▶ _Task objective_:
Copy out the part that opens with the line containing "How far is pixel" and closes with the last line, substituting "furthest" for "farthest" and leaving everything else unchanged.

»»

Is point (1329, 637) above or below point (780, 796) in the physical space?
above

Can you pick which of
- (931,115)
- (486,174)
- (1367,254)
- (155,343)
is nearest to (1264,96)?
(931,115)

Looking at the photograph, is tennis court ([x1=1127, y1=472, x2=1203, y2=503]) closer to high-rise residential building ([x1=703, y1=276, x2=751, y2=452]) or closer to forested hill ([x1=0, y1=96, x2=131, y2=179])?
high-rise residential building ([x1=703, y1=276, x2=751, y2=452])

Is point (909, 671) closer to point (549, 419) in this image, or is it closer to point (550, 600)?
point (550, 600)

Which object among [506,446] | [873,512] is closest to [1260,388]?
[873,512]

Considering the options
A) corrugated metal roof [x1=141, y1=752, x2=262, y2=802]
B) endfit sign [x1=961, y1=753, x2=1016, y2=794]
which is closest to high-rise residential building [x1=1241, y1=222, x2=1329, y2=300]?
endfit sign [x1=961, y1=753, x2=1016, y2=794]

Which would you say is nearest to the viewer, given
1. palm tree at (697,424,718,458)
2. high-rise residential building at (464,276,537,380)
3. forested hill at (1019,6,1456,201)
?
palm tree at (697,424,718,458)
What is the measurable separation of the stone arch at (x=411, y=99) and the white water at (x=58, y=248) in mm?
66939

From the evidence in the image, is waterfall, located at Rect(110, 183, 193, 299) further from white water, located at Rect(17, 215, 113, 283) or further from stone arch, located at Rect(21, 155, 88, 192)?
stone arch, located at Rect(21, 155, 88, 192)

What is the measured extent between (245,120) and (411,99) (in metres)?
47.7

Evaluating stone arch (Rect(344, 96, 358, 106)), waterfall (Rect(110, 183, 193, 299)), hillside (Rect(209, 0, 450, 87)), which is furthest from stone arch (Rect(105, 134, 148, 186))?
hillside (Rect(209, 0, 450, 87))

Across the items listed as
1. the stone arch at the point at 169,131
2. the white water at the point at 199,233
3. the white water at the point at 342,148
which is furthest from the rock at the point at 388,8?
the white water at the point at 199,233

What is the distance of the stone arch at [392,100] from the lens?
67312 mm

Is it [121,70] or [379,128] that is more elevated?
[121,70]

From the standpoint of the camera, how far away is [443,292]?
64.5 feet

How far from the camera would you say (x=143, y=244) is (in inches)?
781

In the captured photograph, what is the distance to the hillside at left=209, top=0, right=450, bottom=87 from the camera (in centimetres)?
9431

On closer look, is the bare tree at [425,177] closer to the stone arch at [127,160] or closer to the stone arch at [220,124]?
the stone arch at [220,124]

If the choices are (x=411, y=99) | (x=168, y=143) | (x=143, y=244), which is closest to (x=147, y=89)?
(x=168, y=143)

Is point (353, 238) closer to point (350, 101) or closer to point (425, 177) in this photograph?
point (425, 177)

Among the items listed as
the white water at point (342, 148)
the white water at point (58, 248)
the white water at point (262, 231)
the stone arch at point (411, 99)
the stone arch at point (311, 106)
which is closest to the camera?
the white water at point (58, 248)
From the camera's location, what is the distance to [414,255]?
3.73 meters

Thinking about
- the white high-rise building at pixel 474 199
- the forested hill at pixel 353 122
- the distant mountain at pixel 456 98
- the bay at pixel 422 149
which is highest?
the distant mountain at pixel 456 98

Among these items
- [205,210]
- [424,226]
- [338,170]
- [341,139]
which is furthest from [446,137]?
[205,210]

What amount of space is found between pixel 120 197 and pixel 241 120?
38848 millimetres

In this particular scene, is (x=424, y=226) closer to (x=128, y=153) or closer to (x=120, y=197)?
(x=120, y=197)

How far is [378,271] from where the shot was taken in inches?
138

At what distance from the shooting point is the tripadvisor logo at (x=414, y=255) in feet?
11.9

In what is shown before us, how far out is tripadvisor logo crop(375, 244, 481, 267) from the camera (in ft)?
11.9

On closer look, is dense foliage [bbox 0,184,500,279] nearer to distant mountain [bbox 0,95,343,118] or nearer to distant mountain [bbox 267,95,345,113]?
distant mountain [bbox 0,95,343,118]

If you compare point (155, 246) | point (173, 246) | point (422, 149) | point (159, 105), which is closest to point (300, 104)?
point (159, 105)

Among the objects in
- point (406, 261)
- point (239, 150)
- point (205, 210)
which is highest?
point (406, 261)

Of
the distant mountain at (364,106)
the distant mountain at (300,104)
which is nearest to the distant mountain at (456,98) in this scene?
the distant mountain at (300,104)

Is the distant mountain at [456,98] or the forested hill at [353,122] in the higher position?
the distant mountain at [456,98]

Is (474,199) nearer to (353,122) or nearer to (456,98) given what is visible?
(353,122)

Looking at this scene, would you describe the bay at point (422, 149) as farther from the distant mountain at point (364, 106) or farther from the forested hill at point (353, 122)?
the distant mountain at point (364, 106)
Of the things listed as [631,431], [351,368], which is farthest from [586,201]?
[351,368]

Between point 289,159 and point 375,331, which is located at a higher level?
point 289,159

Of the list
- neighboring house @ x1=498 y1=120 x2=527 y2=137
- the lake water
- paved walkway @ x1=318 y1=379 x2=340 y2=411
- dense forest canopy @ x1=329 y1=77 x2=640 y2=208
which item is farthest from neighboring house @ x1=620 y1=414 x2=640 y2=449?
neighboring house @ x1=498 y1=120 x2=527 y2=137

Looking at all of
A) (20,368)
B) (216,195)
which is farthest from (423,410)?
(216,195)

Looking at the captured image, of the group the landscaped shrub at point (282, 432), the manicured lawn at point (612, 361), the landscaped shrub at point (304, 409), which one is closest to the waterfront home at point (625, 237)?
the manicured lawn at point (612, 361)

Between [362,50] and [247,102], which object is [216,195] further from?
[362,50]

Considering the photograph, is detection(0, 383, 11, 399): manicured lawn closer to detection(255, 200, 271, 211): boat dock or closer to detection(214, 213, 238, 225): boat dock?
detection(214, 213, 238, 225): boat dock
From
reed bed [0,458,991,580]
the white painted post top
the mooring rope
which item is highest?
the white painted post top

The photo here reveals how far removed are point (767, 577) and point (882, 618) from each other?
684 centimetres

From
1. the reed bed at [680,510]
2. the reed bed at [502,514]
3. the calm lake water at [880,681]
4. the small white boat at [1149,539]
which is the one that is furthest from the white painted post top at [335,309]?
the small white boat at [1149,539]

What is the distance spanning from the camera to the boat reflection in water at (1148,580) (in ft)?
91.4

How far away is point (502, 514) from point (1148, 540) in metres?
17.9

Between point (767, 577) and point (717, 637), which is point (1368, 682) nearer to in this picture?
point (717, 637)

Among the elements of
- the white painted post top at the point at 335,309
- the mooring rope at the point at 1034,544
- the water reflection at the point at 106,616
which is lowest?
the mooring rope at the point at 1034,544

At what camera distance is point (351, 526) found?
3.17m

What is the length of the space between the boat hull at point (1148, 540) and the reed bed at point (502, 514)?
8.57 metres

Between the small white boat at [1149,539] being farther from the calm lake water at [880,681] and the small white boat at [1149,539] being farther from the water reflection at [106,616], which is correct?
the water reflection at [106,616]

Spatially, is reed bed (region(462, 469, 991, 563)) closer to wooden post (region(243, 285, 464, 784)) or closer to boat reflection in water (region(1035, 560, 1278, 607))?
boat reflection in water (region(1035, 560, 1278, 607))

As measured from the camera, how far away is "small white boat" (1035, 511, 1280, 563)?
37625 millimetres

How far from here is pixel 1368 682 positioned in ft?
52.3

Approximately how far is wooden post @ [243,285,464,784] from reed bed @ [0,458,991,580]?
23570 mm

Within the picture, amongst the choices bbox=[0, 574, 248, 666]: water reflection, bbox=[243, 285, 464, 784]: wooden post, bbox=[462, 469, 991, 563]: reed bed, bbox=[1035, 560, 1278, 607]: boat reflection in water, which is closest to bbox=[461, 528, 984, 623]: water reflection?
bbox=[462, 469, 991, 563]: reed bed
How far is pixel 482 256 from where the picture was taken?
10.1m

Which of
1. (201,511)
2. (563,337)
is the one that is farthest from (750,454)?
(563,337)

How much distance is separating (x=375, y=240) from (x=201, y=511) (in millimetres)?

««

▶ _Task response_:
How far is pixel 482 256 from where the picture was taken?
10.1m

Which of
1. (201,511)
2. (563,337)
is the one that is furthest from (750,454)?
(563,337)

How much distance is separating (x=375, y=240) from (x=201, y=511) (in millimetres)?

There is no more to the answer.